Snippets

# Get names of cast from a wikipedia movie page
import requests
import bs4
import re

response = requests.get("https://en.wikipedia.org/wiki/Sholay")
raw_html = response.text

structured_html = bs4.BeautifulSoup(raw_html, "lxml")
tag_elements = structured_html.select(".div-col")
for tag_element in tag_elements:
    for elements in tag_element.contents:
        if isinstance(elements, bs4.element.Tag):
            for element in elements.contents:
                if isinstance(element, bs4.element.Tag):
                    print(element.a.contents[0])

# Get all movie poster images from a wikipedia page
import requests
import bs4
import re

response = requests.get("https://en.wikipedia.org/wiki/Sholay")
raw_html = response.text

structured_html = bs4.BeautifulSoup(raw_html, "lxml")

image_class_elements = structured_html.select(".mw-file-element")
image_link_dict = {}
image_suffix = 'poster.jpg'
# creat a dict with the image name and url
for image_src in image_class_elements:
    if re.search(r'(poster.jpg)$', image_src['src']):
        # find the first pattern match ending with 'poster.jpg' and not having '/'
        image_name = re.search(r'([^/]+)(?=poster.jpg)', image_src['src']).group() + image_suffix
        image_link_dict[image_name] = 'https:' + image_src['src']

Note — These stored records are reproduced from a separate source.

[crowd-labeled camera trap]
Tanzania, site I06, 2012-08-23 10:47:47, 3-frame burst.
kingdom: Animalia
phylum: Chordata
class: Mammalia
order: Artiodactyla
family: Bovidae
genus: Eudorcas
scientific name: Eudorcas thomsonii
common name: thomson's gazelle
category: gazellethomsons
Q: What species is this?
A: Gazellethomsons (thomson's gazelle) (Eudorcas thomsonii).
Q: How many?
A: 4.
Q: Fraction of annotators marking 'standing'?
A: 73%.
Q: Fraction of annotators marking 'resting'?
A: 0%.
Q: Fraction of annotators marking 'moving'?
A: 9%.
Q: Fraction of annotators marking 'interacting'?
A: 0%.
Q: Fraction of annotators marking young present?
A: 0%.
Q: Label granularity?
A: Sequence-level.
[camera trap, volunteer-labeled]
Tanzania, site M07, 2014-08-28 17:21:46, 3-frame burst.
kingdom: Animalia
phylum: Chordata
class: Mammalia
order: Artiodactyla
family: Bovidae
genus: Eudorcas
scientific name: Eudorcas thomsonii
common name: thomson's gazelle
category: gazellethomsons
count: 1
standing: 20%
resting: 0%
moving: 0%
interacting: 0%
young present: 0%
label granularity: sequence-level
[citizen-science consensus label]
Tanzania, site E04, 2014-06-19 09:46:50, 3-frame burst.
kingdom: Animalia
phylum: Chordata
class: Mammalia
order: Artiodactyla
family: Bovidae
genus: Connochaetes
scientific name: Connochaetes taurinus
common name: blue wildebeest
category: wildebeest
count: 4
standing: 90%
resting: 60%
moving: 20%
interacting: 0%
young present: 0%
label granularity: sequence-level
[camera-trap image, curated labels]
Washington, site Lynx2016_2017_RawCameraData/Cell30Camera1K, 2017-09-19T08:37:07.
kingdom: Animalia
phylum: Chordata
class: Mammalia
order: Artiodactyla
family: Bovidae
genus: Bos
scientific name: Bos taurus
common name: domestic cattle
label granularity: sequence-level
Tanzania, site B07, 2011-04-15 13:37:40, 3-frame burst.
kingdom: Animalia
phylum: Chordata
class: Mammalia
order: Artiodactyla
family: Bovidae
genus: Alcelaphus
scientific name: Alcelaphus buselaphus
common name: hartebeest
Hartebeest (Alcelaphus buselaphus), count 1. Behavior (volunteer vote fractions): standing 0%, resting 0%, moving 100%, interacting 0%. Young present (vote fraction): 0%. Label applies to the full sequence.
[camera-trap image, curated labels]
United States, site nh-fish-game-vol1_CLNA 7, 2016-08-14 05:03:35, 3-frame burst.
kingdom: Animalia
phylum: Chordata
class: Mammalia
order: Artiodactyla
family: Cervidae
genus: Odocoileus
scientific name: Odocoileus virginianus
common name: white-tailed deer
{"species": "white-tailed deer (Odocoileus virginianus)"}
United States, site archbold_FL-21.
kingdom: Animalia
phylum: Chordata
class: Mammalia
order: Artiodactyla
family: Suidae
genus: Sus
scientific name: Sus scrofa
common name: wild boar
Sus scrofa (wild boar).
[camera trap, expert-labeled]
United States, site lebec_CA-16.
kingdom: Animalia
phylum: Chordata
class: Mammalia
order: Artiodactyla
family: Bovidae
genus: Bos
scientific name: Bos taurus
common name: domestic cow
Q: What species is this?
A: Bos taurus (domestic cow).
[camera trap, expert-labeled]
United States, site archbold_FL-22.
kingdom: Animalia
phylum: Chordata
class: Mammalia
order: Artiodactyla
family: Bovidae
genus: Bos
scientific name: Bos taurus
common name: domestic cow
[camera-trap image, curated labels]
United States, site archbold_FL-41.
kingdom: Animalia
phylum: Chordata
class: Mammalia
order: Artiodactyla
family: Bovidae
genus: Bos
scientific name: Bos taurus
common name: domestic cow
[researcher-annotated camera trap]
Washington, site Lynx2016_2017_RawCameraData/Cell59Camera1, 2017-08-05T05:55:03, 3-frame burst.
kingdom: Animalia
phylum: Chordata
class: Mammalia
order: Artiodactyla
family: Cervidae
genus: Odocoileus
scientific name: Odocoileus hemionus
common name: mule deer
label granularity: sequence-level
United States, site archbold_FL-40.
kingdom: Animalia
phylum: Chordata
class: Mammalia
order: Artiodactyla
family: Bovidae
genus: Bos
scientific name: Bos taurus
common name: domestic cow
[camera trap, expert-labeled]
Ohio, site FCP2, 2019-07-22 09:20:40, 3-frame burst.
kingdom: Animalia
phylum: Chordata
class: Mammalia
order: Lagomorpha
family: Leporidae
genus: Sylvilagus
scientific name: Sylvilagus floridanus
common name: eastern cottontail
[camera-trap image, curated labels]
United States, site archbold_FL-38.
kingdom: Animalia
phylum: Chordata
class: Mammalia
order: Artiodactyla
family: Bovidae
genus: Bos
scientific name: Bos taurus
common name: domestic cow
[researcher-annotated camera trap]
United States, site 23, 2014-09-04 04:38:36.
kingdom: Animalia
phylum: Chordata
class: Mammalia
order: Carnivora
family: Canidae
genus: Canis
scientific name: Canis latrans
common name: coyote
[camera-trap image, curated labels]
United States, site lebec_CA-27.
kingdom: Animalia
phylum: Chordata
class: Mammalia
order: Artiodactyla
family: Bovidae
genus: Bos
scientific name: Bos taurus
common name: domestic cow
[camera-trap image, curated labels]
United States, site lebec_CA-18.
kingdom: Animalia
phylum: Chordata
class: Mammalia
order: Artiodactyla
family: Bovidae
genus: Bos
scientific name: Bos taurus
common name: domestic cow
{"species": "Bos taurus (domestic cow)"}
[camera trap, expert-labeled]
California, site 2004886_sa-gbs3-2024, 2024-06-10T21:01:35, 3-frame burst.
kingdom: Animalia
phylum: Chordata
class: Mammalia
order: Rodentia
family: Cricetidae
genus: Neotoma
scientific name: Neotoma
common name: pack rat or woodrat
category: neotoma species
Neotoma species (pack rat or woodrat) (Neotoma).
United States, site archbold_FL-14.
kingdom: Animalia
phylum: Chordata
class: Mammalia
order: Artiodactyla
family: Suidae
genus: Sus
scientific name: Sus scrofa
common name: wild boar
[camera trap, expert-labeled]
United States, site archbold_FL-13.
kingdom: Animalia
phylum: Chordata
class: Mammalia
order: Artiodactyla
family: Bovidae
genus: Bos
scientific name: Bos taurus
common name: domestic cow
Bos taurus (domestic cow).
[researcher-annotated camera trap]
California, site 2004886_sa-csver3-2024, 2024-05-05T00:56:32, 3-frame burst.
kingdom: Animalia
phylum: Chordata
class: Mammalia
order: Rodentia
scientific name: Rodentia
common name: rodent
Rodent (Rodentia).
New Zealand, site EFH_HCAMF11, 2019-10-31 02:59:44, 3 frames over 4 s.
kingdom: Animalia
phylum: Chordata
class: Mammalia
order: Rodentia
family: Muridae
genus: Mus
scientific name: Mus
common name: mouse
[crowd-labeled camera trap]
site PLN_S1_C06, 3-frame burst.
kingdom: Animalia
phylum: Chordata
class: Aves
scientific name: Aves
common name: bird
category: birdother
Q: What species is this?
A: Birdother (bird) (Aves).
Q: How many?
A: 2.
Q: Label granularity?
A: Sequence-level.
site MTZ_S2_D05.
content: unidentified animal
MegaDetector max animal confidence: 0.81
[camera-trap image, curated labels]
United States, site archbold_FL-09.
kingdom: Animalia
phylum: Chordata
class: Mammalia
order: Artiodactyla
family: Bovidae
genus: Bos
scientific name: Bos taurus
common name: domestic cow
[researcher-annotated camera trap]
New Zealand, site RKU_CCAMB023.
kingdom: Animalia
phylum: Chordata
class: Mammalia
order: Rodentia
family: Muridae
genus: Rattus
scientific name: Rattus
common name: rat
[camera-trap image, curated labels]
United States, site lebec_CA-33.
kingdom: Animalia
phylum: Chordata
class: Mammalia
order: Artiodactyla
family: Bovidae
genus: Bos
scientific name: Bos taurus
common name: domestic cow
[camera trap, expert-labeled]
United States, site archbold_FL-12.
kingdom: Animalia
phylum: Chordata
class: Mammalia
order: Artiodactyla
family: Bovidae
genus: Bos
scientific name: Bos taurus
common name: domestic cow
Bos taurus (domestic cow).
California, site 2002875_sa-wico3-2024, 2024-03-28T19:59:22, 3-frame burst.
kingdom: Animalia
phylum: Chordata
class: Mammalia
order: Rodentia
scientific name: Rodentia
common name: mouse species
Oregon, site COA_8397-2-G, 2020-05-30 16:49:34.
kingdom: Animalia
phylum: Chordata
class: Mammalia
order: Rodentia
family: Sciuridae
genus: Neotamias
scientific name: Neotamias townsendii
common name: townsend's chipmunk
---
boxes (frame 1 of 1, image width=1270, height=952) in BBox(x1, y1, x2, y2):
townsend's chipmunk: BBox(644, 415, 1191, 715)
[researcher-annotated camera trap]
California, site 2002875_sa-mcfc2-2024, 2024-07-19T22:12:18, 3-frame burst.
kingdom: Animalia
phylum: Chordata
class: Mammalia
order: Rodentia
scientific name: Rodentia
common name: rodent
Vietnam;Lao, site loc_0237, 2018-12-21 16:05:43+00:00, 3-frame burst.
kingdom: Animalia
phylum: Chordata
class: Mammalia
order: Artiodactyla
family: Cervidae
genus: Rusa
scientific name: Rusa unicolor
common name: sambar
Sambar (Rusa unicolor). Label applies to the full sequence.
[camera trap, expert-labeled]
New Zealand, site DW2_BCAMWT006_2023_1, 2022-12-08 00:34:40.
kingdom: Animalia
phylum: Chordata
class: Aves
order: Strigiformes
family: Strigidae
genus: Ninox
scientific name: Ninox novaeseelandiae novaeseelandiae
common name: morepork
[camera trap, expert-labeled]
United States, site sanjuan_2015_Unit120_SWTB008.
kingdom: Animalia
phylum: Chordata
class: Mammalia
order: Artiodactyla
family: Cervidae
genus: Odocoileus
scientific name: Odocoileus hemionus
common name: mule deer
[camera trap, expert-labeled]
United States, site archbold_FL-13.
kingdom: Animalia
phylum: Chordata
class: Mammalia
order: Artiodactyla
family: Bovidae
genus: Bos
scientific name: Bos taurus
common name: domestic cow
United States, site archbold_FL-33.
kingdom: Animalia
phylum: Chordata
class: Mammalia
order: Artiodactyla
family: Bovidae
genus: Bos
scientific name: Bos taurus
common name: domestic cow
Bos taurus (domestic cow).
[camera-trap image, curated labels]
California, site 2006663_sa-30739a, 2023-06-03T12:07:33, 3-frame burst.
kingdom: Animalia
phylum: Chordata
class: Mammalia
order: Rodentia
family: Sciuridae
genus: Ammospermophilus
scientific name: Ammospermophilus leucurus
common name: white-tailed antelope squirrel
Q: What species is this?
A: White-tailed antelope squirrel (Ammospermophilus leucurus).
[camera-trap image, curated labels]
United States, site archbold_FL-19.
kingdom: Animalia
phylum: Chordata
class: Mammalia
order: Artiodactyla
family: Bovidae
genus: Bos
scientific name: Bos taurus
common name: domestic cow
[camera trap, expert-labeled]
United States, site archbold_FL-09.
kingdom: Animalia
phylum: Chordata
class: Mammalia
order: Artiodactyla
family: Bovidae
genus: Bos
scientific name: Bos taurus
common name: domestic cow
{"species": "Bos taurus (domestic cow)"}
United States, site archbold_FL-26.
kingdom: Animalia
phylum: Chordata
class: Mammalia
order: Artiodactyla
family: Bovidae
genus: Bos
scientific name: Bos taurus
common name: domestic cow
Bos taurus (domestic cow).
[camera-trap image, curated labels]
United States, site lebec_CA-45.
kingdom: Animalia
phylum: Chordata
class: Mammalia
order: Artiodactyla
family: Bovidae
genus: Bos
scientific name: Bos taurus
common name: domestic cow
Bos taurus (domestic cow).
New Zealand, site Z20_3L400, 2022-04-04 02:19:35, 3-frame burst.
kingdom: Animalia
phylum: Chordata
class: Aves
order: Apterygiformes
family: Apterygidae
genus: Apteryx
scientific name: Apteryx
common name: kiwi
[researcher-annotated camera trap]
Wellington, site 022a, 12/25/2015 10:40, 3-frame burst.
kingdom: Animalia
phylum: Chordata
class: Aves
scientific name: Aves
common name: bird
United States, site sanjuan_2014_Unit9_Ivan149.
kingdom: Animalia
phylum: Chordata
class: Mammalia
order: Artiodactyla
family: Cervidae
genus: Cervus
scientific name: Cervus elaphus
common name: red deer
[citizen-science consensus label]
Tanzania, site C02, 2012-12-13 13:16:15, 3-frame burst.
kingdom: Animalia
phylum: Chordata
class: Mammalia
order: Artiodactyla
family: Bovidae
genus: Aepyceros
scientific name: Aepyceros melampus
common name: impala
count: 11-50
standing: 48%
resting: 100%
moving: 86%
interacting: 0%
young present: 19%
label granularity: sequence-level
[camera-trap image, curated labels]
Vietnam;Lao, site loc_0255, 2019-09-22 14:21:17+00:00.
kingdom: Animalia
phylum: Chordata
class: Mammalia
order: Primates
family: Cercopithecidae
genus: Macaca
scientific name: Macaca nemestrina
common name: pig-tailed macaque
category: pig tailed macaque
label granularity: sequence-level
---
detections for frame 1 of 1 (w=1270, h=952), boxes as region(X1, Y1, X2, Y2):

# for all items in the dict, write file to disk
# Since we are writing images, we need to use binary mode
for key, value in image_link_dict.items():
    print(key, value)
    with open(key,'wb') as f:
        f.write(requests.get(value).content)

# Get all unique author names from http://quotes.toscrape.com/
# Another sample url for practicing web scraping is http://books.toscrape.com/index.html

# Initialize variables
page_is_valid = True
authors = set()
page = 1


# If a page number does not exist, "No quotes found!" is dipalyed when trying to access the page
while page_is_valid:

    # Create page url dynammically based on the page number
    page_url = url+str(page)

    # Obtain Request
    res = requests.get(page_url)

    # If we try to access a page beyond the last page, "No quotes found!" is dipalyed
    if "No quotes found!" in res.text:
        break

    # Turn into Soup
    soup = bs4.BeautifulSoup(res.text,'lxml')

    # Add Authors to our set
    for name in soup.select(".author"):
        authors.add(name.text)

    # Go to Next Page
    page += 1

print(f"Unique list of authors:\n{authors}")